Demande écrite 1: Reproduis mot pour mot le passage de l'entretien qui va de « Avocat au barreau » jusqu'à « politique au Congo-Kinshasa. ».
========
Avocat au barreau de Kinshasa, Bruno Mavungu Puati est le secrétaire général de l’UDPS (Union pour la Démocratie et le Progrès Social). En marge du point de presse qu’il a animé le vendredi 19 décembre à Bruxelles, il a accordé une interview à Congo Indépendant. Au centre de l’entretien, la situation politique au Congo-Kinshasa.
Comment pourrait-on vous présenter à ceux qui ne vous connaissent que de nom?
Je m’appelle Bruno Mavungu Puati. J’ai adhéré à l’UDPS en 1990. J’ai eu à travailler avec les secrétaires généraux Adrien Phongo, Rémy Massamba, Alexis Mutanda et Maître Jacquemain Shabani Lukoo. J’ai assumé respectivement les fonctions de secrétaire national chargé des Relations avec les organisations non gouvernementale, des Petites et Moyennes entreprises, et de l’Organisation. J’ai été promu secrétaire général adjoint sous Me Jacquemain Shabani Lukoo avant de lui succéder. Je suis marié et père de huit enfants.
========
Demande écrite 2: Présente toutes les lignes des fiches ci-dessous sous forme de liste numérotée, en sautant les lignes vides. Laisse les images de côté dans ta réponse.

Données fournies:
========
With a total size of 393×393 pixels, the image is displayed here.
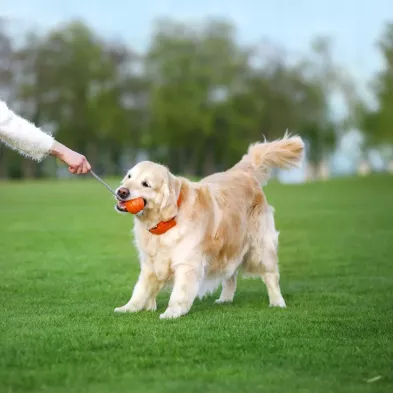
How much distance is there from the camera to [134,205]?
7.28 metres

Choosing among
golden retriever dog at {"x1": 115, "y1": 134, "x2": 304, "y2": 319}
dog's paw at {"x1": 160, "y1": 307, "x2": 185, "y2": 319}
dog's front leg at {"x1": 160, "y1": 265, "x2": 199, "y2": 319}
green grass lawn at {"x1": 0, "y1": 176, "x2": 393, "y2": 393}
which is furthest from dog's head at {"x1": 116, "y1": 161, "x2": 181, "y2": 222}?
========
Réponse 1:
Avocat au barreau de Kinshasa, Bruno Mavungu Puati est le secrétaire général de l’UDPS (Union pour la Démocratie et le Progrès Social). En marge du point de presse qu’il a animé le vendredi 19 décembre à Bruxelles, il a accordé une interview à Congo Indépendant. Au centre de l’entretien, la situation politique au Congo-Kinshasa.

Réponse 2:
1. With a total size of 393×393 pixels, the image is displayed here.
2. How much distance is there from the camera to [134,205]?
3. 7.28 metres
4. Choosing among
5. golden retriever dog at {"x1": 115, "y1": 134, "x2": 304, "y2": 319}
6. dog's paw at {"x1": 160, "y1": 307, "x2": 185, "y2": 319}
7. dog's front leg at {"x1": 160, "y1": 265, "x2": 199, "y2": 319}
8. green grass lawn at {"x1": 0, "y1": 176, "x2": 393, "y2": 393}
9. which is furthest from dog's head at {"x1": 116, "y1": 161, "x2": 181, "y2": 222}?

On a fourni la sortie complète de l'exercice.